The Department of Cellular and Integrative Physiology, University of Texas Health Science Center at San Antonio, San Antonio, TX, USA.
GenEdit Inc., Berkeley, CA, USA.
Nat Biomed Eng. 2018 Jul;2(7):497-507. doi: 10.1038/s41551-018-0252-8. Epub 2018 Jun 25.
Technologies that can safely edit genes in the brains of adult animals may revolutionize the treatment of neurological diseases and the understanding of brain function. Here, we demonstrate that intracranial injection of CRISPR-Gold, a nonviral delivery vehicle for the CRISPR-Cas9 ribonucleoprotein, can edit genes in the brains of adult mice in multiple mouse models. CRISPR-Gold can deliver both Cas9 and Cpf1 ribonucleoproteins, and can edit all of the major cell types in the brain, including neurons, astrocytes and microglia, with undetectable levels of toxicity at the doses used. We also show that CRISPR-Gold designed to target the metabotropic glutamate receptor 5 (mGluR5) gene can efficiently reduce local mGluR5 levels in the striatum after an intracranial injection. The effect can also rescue mice from the exaggerated repetitive behaviours caused by fragile X syndrome, a common single-gene form of autism spectrum disorders. CRISPR-Gold may significantly accelerate the development of brain-targeted therapeutics and enable the rapid development of focal brain-knockout animal models.

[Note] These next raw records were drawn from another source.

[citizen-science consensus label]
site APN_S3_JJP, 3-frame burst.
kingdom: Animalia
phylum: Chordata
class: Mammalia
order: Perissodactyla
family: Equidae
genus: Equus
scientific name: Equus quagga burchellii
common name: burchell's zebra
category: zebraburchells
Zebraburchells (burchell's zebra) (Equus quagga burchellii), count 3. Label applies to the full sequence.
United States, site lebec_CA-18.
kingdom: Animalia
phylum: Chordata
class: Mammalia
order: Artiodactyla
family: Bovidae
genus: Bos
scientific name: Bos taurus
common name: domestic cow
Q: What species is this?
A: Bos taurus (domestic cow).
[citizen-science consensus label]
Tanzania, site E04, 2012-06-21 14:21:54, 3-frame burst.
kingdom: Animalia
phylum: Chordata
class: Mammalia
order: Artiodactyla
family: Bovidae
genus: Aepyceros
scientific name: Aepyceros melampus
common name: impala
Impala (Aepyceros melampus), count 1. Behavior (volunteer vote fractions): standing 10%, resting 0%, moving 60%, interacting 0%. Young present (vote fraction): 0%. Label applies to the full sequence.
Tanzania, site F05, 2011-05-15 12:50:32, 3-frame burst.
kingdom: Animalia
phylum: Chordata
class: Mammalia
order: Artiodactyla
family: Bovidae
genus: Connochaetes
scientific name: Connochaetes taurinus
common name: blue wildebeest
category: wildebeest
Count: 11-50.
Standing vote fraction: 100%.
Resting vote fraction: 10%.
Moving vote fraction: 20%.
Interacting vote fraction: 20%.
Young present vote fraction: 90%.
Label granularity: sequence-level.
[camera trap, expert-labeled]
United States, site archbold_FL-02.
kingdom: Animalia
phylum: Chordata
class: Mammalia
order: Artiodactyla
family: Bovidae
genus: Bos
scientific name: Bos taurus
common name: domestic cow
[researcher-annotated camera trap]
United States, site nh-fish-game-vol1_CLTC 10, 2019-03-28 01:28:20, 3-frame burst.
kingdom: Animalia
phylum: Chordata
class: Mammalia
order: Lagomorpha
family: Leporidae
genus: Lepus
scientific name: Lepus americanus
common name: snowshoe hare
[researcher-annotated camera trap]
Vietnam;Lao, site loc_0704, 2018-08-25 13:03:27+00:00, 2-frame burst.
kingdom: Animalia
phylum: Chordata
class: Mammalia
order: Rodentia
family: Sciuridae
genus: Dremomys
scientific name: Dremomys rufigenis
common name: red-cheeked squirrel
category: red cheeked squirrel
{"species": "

能够安全编辑成年动物大脑基因的技术可能会彻底改变神经疾病的治疗方法和对大脑功能的理解。在这里,我们证明了 CRISPR-Gold(一种用于 CRISPR-Cas9 核糖核蛋白的非病毒递送载体)的脑内注射可以在多种小鼠模型中编辑成年小鼠大脑中的基因。CRISPR-Gold 可以递送 Cas9 和 Cpf1 核糖核蛋白,并且可以编辑大脑中的所有主要细胞类型,包括神经元、星形胶质细胞和小胶质细胞,而且在使用的剂量下没有可检测到的毒性。我们还表明,针对代谢型谷氨酸受体 5(mGluR5)基因设计的 CRISPR-Gold 可以在脑内注射后有效降低纹状体局部的 mGluR5 水平。这种效果还可以挽救因脆性 X 综合征(一种常见的自闭症谱系障碍的单基因形式)而导致过度重复行为的小鼠。CRISPR-Gold 可能会显著加速针对大脑的治疗药物的开发,并能够快速开发出针对特定脑区的基因敲除动物模型。